New Idea For The Green Party - Cap And Trade For Liquid Fuels

Now this idea, which we have stolen in full from the Wall Street Journal will not do much for the price as a fall in New Zealand demand will have zero impact on a global market we should not let this worry us. The emissions trading scheme proposed by the Government will probably result in an increase in global emissions thanks to business choosing to leave carbon efficient New Zealand to less efficient countries. But if it increases the pace of introduction of electric cars and a better public transport system in Auckland then we are all for it.

Although the Senate's recent attempt to introduce a cap-and-trade system for carbon crashed and burned when it collided with $4 per gallon gasoline, fear not. Some in Congress are fearlessly tilting at another windmill: the "windfall" profits earned by oil companies.
Unfortunately, by reducing supplies, a windfall profits tax will only lead to even higher prices. Still, if Congress really wants to "do something" about high gasoline prices and global warming, it can always try rationing.
To lower gasoline prices permanently, you can reduce demand, increase supply, or do both. Congress long ago capped supplies by proclaiming from on high: Drillest thou not offshore, nor in ANWR. The next obvious step for our solons is to cap demand by rationing gasoline, and then gradually reduce the quantity of ration coupons.
"Trading" in coupons would be encouraged to ensure gasoline is allocated to uses of only the highest value. So Congress could reserve quantities of ration coupons for key lobbyists and their clients. Environmentalists could buy up coupons and "retire" them, lowering gasoline sales even more. Refineries could continue to produce gasoline, but as consumer demand would be sharply limited (and declining), oil companies would be forced to reduce the prices they charge. No more windfall profits! And lower carbon emissions!

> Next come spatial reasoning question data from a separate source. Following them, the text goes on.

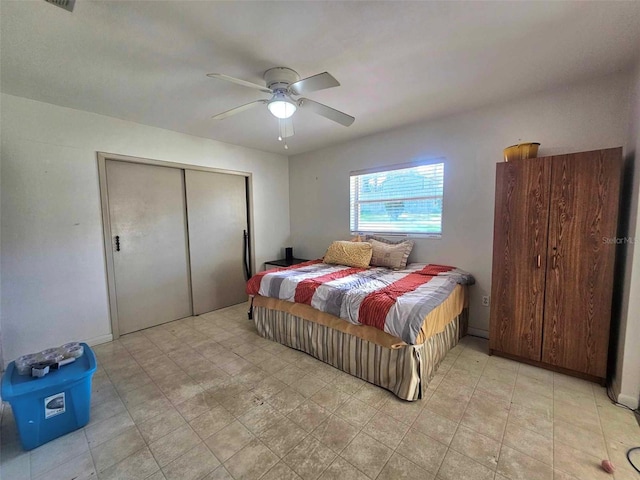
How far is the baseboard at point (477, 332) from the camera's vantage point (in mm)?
2805

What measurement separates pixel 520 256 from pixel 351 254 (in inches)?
66.3

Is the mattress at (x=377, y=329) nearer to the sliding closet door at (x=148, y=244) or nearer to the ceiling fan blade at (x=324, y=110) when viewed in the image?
the sliding closet door at (x=148, y=244)

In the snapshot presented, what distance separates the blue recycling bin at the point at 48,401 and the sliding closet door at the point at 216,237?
6.32 feet

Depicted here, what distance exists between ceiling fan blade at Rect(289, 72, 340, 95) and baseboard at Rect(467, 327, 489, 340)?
2.78 metres

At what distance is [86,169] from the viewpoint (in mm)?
2654

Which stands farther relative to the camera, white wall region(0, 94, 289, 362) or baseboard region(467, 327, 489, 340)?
baseboard region(467, 327, 489, 340)

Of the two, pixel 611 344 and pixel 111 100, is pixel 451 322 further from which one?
pixel 111 100

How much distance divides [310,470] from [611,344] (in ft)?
7.98

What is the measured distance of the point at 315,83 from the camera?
1.68 metres

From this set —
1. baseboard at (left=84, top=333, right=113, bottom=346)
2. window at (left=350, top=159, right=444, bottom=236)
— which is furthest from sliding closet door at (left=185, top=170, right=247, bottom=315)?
window at (left=350, top=159, right=444, bottom=236)

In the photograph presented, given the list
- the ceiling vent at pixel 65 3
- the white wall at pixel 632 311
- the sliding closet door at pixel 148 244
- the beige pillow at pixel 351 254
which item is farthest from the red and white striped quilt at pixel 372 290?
the ceiling vent at pixel 65 3

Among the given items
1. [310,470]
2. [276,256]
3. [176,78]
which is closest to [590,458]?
[310,470]

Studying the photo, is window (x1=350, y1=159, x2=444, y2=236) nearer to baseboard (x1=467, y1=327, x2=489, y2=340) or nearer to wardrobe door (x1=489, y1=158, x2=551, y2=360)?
wardrobe door (x1=489, y1=158, x2=551, y2=360)

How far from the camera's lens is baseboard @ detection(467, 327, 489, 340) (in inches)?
110
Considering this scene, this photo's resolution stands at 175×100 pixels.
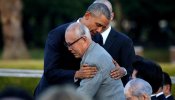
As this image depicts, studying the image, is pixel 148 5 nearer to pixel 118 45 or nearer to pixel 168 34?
pixel 168 34

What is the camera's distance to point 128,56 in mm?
7164

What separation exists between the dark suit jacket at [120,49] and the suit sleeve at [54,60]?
2.06ft

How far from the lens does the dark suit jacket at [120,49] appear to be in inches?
281

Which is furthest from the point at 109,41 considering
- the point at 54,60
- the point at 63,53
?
the point at 54,60

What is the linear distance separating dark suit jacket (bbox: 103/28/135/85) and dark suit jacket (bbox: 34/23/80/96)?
1.79ft

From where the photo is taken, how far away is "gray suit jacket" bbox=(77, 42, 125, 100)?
5.79 meters

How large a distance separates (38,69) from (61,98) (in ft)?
30.1

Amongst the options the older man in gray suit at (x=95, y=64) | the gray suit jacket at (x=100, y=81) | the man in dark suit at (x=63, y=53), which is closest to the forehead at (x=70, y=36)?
the older man in gray suit at (x=95, y=64)

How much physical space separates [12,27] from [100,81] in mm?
23677

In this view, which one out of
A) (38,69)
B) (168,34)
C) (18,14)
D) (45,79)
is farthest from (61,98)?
(168,34)

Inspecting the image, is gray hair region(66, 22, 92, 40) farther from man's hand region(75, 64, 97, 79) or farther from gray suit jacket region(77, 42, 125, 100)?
man's hand region(75, 64, 97, 79)

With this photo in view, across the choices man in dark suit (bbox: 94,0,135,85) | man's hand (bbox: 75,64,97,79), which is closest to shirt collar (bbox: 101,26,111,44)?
man in dark suit (bbox: 94,0,135,85)

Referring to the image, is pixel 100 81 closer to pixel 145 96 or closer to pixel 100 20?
pixel 145 96

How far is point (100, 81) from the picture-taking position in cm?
580
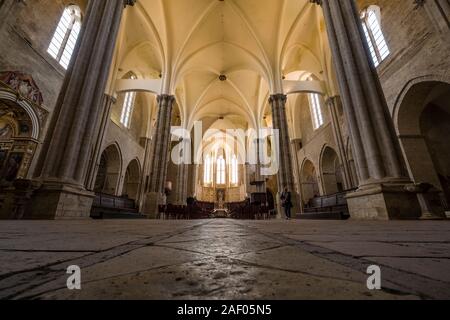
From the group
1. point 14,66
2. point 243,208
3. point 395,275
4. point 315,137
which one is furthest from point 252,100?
point 395,275

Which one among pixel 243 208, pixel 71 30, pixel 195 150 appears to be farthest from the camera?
pixel 195 150

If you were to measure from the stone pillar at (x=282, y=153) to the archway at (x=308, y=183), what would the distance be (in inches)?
265

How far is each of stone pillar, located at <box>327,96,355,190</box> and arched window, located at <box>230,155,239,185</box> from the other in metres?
19.4

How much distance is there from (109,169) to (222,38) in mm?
11616

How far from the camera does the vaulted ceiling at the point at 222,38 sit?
11.5 meters

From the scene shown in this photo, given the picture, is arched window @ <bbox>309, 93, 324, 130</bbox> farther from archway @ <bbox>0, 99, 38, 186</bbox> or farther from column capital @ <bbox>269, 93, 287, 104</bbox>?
archway @ <bbox>0, 99, 38, 186</bbox>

For legislators and environmentalists – if not average citizens – this plan has other virtues: As ration coupons are reduced, consumers would increasingly clamor for more electric cars, cars that ran on French-fry oil, and "flex-fuel" cars that burn everything from gasoline to garbage. Eventually, gasoline could just be banned, reducing prices to zero and eliminating all ill-gotten profits.
And if Congress then had to tackle French-fry oil speculators and impose a windfall profits tax on Big Spud, well why not?